Rheinland-Pfalz will das Vorhaben nach Angaben des dortigen Finanzministeriums "sehr zügig, aber auch sehr sorgfältig" prüfen. Berlins Finanzsenator Thilo Sarrazin (SPD) ließ erklären, Berlin wolle zunächst die Informationen des Bundes zum Paket abwarten. Das brandenburgische Finanzministerium erklärte, nur der Bund könne die "allgemeinen Risiken" tragen.
Bundesfinanzminister Peer Steinbrück (SPD) will seine Länderkollegen am Dienstag über das Rettungspaket informieren. Dabei werde es auch um die Beteiligung der Länder an der Finanzierung gehen.

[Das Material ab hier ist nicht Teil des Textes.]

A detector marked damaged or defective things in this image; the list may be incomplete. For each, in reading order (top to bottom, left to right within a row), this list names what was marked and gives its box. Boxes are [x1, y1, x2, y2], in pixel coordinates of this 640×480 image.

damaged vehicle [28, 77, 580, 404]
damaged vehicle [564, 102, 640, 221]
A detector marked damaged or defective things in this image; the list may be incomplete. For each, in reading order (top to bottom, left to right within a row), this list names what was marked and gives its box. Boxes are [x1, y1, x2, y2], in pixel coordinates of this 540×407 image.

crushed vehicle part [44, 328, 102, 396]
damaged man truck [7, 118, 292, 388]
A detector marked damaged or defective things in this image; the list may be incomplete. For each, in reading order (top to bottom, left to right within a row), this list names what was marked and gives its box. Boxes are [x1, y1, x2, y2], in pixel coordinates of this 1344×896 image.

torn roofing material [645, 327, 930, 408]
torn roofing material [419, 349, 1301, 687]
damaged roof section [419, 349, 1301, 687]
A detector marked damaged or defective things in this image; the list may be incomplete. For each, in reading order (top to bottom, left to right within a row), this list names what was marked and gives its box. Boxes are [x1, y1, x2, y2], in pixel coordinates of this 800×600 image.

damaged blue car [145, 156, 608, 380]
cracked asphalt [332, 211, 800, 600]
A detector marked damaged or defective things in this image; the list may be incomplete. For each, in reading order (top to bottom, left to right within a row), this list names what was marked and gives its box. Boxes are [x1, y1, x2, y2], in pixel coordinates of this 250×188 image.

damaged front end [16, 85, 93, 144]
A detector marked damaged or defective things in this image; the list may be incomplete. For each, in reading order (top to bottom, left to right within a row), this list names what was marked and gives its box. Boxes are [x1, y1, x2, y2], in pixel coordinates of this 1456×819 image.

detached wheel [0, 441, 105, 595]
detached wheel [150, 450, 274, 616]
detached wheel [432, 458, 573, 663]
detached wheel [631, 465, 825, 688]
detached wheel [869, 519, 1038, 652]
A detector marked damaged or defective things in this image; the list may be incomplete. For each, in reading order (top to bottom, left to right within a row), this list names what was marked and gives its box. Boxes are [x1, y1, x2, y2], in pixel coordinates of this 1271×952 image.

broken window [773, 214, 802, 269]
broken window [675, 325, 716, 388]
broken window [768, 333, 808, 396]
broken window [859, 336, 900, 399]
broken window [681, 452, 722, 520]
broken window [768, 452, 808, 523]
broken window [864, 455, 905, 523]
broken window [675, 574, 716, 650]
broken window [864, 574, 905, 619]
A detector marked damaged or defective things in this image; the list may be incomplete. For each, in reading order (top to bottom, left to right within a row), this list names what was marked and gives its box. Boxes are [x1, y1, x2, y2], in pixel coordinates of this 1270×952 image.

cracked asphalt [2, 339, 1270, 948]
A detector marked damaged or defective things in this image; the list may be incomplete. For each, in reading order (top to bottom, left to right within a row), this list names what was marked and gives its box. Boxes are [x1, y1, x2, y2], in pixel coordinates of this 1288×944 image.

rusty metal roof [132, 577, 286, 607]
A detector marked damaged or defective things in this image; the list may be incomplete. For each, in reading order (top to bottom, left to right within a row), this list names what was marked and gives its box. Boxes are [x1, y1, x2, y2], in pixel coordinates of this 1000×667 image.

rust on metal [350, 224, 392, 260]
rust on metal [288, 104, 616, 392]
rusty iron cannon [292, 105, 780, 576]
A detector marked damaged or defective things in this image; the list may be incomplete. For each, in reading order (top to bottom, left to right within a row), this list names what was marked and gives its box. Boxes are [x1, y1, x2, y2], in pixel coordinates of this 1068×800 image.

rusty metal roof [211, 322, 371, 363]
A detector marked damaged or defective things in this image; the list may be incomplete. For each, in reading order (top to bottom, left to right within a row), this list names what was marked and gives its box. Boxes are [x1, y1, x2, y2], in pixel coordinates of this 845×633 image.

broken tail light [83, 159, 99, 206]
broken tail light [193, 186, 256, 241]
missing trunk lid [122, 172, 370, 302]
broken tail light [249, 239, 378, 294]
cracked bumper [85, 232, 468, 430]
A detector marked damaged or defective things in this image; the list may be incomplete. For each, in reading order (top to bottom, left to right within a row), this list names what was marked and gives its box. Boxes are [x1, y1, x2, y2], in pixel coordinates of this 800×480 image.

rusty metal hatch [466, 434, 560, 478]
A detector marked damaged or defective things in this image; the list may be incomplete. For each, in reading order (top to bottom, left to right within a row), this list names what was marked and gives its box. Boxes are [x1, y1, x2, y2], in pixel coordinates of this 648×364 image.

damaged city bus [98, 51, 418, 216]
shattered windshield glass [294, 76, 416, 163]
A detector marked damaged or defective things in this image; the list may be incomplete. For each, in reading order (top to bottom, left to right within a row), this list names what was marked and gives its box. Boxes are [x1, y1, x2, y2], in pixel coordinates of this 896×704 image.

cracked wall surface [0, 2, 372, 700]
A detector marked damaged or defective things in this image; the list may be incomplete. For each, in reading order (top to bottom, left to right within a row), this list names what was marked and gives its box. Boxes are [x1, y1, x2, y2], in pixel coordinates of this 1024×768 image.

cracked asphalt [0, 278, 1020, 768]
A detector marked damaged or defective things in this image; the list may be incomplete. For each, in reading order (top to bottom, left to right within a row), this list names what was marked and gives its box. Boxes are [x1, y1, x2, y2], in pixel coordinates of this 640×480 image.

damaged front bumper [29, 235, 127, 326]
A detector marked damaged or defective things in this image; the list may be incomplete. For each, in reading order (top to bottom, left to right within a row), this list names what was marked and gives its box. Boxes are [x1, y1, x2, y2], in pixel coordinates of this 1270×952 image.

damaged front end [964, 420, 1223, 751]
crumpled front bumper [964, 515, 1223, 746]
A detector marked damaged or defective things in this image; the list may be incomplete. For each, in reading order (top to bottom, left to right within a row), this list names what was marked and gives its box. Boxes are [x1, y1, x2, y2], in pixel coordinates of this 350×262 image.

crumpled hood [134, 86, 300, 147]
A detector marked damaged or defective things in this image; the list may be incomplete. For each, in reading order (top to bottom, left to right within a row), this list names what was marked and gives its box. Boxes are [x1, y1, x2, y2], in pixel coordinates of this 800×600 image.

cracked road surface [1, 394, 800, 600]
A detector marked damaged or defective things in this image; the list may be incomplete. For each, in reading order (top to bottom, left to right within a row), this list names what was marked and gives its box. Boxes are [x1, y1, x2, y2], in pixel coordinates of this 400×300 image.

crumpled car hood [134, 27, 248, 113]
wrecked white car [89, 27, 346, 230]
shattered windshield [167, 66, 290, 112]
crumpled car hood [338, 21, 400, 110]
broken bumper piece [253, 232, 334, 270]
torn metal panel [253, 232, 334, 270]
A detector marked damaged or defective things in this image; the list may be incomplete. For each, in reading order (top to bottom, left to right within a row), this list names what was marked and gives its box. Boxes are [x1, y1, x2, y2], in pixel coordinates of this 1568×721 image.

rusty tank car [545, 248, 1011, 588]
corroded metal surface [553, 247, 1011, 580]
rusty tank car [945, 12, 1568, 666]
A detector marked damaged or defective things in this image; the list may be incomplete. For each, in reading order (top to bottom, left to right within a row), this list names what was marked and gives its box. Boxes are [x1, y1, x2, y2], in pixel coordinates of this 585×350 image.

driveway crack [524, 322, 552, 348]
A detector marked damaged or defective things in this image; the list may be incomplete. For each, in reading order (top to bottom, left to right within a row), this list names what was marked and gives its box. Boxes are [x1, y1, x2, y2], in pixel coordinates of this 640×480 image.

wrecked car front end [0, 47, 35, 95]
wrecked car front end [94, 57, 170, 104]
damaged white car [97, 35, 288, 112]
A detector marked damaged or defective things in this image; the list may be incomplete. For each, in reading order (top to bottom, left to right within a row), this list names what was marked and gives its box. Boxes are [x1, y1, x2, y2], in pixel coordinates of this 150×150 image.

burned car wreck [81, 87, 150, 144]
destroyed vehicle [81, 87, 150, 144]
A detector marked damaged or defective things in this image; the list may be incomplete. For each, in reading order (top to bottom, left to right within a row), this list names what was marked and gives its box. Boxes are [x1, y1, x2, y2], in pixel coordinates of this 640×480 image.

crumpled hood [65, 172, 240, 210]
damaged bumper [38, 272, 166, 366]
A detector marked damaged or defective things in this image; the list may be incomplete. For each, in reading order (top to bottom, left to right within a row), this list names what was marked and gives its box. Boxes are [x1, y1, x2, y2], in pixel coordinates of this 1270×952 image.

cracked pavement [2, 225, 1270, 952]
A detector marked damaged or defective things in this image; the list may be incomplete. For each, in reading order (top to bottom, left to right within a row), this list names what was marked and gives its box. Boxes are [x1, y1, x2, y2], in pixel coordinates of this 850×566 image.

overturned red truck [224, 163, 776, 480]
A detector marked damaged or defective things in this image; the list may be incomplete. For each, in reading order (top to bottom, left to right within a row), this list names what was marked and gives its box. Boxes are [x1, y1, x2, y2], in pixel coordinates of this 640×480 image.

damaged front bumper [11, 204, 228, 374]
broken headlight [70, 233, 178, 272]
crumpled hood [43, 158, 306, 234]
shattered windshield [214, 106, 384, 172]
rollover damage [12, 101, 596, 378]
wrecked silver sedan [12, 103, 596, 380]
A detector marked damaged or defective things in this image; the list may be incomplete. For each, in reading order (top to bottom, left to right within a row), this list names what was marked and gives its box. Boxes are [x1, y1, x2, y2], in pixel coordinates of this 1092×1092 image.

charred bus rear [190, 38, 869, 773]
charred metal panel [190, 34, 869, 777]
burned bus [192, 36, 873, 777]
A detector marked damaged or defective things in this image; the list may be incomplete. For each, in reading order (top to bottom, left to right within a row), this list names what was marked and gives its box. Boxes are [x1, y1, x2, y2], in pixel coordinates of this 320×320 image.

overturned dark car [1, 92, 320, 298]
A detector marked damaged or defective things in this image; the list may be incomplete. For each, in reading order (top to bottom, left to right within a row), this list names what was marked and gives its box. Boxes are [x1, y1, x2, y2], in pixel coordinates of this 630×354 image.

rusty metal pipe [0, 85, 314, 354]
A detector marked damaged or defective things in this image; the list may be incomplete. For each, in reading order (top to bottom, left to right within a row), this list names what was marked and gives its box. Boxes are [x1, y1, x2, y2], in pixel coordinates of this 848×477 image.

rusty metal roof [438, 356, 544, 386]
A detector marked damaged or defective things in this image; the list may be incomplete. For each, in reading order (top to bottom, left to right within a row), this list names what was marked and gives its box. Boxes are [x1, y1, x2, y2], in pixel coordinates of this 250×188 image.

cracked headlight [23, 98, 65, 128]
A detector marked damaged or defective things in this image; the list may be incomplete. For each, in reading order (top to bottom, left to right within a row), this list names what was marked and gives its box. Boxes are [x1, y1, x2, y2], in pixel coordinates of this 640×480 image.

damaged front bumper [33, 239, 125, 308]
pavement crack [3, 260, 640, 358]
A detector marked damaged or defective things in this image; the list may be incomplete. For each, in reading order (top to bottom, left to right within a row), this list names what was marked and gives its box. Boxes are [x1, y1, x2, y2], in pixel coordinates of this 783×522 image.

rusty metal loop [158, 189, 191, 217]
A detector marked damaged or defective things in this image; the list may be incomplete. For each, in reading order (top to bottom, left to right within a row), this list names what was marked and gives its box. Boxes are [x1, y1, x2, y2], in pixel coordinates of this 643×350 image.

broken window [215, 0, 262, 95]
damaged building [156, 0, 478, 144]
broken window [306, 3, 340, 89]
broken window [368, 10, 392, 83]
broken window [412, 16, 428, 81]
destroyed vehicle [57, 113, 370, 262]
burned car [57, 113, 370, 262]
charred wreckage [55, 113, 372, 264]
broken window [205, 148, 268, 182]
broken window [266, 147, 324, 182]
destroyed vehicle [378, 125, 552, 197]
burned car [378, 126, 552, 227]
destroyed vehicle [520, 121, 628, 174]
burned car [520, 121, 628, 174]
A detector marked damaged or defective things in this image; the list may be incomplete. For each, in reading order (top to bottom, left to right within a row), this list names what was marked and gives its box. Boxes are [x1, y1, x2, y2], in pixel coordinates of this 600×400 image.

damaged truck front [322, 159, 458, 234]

Die Opposition in Berlin reagierte unterschiedlich auf das von Kanzlerin Angela Merkel (CDU) angekündigte Rettungspaket. Die FDP will das Vorgehen der Bundesregierung konstruktiv begleiten. "Wir werden gleichzeitig aber darauf achten, dass die Gelder der Steuerzahlerinnen und Steuerzahler vernünftig und kontrolliert eingesetzt werden, denn Blankoschecks kann es zulasten der Steuerzahler natürlich niemals geben", mahnte Parteichef Guido Westerwelle.
Forderung: Managergehälter begrenzen
Die Grünen forderten Nachbesserungen. Nach einer Kapitalhilfe für die Banken müsse der Staat direkten Einfluss auf die Institute bekommen, forderte Grünen-Fraktionschef Fritz Kuhn. Der Staat dürfe nicht nur stimmlose Aktien übernehmen, sondern müsse einen wesentlichen Einfluss auf die Geschäftspolitik erhalten. Fraktionschefin Renate Künast forderte eine Begrenzung der Managergehälter in den Banken. Sie sprach von Risiken in Höhe von 100 Milliarden Euro, die wegen des Rettungspakets im Haushalt niedergelegt werden müssten.
Das Kabinett hatte das Rettungpaket, das bereits Ende dieser Woche Gesetz sein soll, am Montag gebilligt. Bundeskanzlerin Angela Merkel sagte, nur so könne das Vertrauen in die Finanzmärkte wieder hergestellt werden. "Wenn der Staat nicht eingegriffen hätte, wären die Folgen unabsehbar gewesen."
Strenge Auflagen für die Banken
Von dem Gesamtvolumen von einer halben Billion Euro sind Steinbrück zufolge 400 Milliarden als Bürgschaften vorgesehen, die zunächst nicht mit realem Geld unterfüttert sind. Die staatlichen Garantien sollen die Banken dazu bringen, sich gegenseitig wieder Geld zu leihen, wie Steinbrück sagte. 100 Milliarden Euro hingegen muss der Staat neu als Schulden aufnehmen. Von dieser Summe sollen 20 Milliarden Euro dafür eingesetzt werden, erwartete Ausfälle bei den Bürgschaften zu finanzieren. Bis zu 80 Milliarden Euro stehen als Rekapitalisierungshilfe zur Verfügung; der Bund kann also für diese Summe Anteile an angeschlagenen Banken übernehmen, die nach der Krise aber womöglich wieder zu Geld zu machen sind. Für die Kapitalspritze müssen die Banken strenge Auflagen akzeptieren und zum Beispiel Vorstandsgehälter und Boni begrenzen, wie Steinbrück sagte. Für die Staatsgarantien werden Gebühren fällig.